━━━━━ Data for this exercise ━━━━━
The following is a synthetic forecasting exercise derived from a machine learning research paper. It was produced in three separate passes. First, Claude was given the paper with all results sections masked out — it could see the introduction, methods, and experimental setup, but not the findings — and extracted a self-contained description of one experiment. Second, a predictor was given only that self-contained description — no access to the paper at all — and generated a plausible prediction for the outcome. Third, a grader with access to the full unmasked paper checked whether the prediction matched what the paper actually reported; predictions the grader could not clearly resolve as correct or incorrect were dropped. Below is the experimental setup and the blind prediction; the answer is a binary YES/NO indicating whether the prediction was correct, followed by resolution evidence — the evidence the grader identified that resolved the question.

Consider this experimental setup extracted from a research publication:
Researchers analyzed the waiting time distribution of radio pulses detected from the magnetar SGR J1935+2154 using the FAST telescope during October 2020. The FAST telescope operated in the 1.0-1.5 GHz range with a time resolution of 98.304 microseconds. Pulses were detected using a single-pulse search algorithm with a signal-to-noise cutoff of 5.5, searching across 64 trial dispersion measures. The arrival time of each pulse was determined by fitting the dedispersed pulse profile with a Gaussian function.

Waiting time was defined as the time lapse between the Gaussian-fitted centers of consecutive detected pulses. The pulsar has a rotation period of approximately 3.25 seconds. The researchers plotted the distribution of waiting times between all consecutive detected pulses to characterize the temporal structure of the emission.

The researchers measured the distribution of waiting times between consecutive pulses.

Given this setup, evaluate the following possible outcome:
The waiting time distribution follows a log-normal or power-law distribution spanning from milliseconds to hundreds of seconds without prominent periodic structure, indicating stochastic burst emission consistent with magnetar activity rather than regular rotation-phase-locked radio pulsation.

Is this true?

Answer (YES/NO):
━━━━━
━━━━━ Data for this exercise ━━━━━
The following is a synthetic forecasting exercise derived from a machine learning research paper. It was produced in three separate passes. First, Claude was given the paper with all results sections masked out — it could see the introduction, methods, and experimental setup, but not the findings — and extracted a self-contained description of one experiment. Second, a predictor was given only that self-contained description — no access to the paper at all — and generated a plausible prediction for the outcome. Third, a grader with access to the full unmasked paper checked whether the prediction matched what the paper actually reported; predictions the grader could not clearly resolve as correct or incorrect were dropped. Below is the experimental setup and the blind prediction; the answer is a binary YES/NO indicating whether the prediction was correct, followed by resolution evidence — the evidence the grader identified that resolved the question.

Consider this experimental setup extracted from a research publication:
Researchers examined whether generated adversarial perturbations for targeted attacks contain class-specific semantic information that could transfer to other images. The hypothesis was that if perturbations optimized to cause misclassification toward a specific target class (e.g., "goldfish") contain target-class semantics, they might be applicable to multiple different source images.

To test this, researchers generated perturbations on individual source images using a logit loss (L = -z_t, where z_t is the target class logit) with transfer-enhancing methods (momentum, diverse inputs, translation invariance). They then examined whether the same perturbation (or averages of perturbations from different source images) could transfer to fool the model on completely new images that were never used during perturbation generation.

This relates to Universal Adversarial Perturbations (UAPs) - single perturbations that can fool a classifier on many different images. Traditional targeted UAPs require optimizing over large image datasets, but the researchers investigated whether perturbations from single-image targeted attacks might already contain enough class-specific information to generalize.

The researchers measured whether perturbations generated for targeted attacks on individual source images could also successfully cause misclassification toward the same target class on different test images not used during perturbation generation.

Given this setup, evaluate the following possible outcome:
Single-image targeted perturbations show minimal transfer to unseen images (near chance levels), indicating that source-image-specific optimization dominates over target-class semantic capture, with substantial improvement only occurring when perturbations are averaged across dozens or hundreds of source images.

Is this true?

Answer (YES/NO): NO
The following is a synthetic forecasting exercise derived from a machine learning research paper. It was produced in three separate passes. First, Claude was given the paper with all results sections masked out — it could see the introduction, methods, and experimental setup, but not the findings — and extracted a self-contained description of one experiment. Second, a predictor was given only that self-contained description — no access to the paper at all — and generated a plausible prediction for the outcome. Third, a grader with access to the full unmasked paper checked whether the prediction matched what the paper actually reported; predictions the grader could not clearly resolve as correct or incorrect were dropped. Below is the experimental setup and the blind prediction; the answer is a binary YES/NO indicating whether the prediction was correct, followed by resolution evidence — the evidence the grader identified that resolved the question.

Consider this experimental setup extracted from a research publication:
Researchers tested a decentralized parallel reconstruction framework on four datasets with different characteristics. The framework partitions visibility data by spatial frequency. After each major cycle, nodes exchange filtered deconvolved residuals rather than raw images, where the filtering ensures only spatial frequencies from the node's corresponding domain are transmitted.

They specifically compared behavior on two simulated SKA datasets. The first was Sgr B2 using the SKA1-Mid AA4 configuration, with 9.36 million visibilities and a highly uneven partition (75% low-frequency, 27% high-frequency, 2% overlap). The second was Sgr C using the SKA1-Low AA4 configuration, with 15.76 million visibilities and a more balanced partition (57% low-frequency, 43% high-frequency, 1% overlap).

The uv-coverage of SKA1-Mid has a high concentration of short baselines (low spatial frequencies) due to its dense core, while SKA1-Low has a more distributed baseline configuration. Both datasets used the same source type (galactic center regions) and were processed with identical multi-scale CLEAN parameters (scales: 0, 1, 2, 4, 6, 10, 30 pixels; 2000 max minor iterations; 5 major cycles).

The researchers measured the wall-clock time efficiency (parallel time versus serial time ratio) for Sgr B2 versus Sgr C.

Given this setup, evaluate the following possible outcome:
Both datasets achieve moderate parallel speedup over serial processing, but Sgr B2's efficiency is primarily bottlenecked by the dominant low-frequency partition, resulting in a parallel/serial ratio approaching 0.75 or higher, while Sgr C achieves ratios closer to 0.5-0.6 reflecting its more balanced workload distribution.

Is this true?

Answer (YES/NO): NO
━━━━━
## Requirement
Please give the number of lines in the listing that include "consecutive", with nothing else.

## Answer to the problem
2